Geel bloeiende zaailingen van Aconitum lycoctonum ssp moldavicum. De naamgeving van deze soort is nogal verwarrend, de plant wordt ook verkocht als Ac. vulparia, Ac. pyrenaicum en zelfs als Ac. septentrionale hoewel deze laatste blauw zou moeten bloeien. Hoe dan ook: dit is een mooie zachtgeel bloeiende plant die graag op zware, niet te droge grond staat. Houdt niet van de volle middagzon. Maakt grote pollen blad maar bloeit met lange, relatief bescheiden aren. Mooi!

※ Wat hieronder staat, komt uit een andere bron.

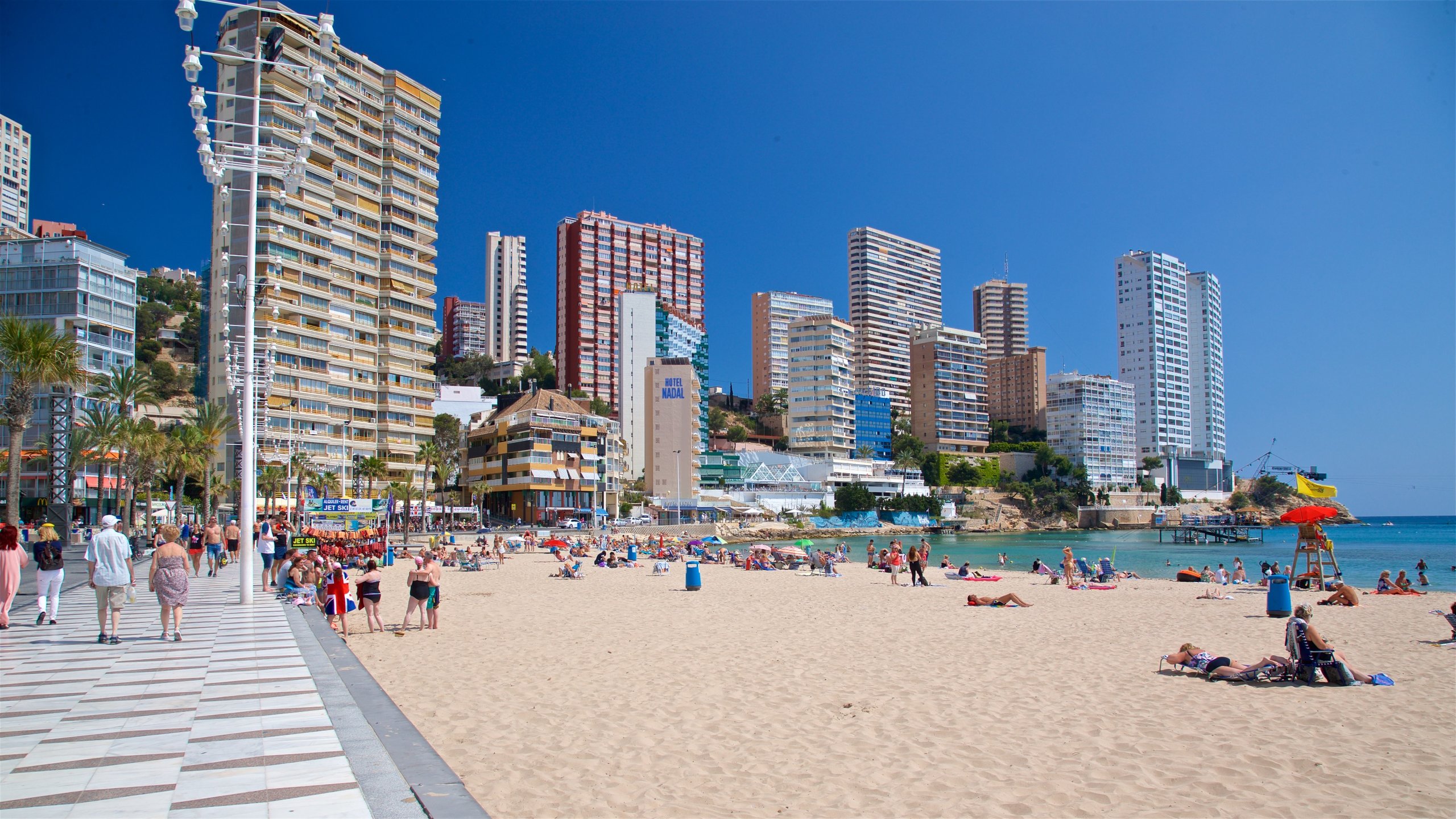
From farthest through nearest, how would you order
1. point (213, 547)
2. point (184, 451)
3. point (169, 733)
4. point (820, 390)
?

Deze ondersoort uit Moldavië bloeit met tweekleurige bloemen: de hoed van de bloem is bleeklila, alleen de buitenste rand van iedere bloem is zachtgeel. Wordt ongeveer 140 cm hoog en groeit op vochthoudende grond, liefst uit de volle zon.

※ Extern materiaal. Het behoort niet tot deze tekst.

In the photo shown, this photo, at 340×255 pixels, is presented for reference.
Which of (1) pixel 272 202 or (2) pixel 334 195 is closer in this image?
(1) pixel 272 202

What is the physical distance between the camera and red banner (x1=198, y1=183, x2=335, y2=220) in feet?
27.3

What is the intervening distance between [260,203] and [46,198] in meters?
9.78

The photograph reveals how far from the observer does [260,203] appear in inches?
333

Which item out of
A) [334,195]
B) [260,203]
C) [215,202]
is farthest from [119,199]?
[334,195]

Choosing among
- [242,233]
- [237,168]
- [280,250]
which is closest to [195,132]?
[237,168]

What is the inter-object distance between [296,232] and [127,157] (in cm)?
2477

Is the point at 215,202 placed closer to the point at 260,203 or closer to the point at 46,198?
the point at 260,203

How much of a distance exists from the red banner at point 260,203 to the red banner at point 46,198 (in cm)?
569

Synoniem: Aconitum lycoctonum ssp vulparia. Zachtgeel bloeiende Monnikskap met donkere stelen en donkergroen blad. Groeit het liefst in halfschaduw op humusrijke grond maar in onze leemgrond doen ze het ook in de zon prima.

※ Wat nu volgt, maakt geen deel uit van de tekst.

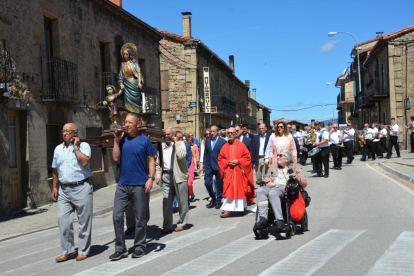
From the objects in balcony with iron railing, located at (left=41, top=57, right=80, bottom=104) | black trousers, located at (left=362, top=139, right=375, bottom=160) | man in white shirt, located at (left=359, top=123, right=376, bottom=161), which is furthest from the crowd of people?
black trousers, located at (left=362, top=139, right=375, bottom=160)

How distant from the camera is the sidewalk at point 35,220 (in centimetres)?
1016

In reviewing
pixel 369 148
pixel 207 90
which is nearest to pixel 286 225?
pixel 369 148

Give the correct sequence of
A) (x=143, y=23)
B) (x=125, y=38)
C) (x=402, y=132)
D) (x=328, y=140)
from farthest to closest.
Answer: (x=402, y=132)
(x=143, y=23)
(x=125, y=38)
(x=328, y=140)

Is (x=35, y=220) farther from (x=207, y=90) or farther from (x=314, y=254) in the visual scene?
(x=207, y=90)

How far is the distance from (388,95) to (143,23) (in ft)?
60.3

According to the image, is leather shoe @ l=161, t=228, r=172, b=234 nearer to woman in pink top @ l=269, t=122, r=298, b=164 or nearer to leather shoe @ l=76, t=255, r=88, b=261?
leather shoe @ l=76, t=255, r=88, b=261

Sierlijke Cephalaria die iets kleiner blijft dan de bekendere Cephalaria gigantea. IJle planten; lange stelen die iets vertakken en kleine, zachtgele bloemen dragen.
Luchtige bossen heel fijn gesneden donker blad met die typische venkelgeur. De bloei is prachtig: open schermen met kleine gele bloemen. Zaait zich uit, bewaar alleen de donkere zaailingen.
Ik hield niet van Ligularia’s tot ik deze zag op de steppes van Kyrgyzstan. Grote gele aren die op de vochtige plekken in steppevegetaties groeien zonder opzichtig te zijn. Het blad is groot en grijzig groen. Hopelijk kiemt het zaad…
Grote gele aren boven diep ingesneden purpergroen gekleurd blad. Mooie structuurplanten voor een plek die nooit uitdroogt.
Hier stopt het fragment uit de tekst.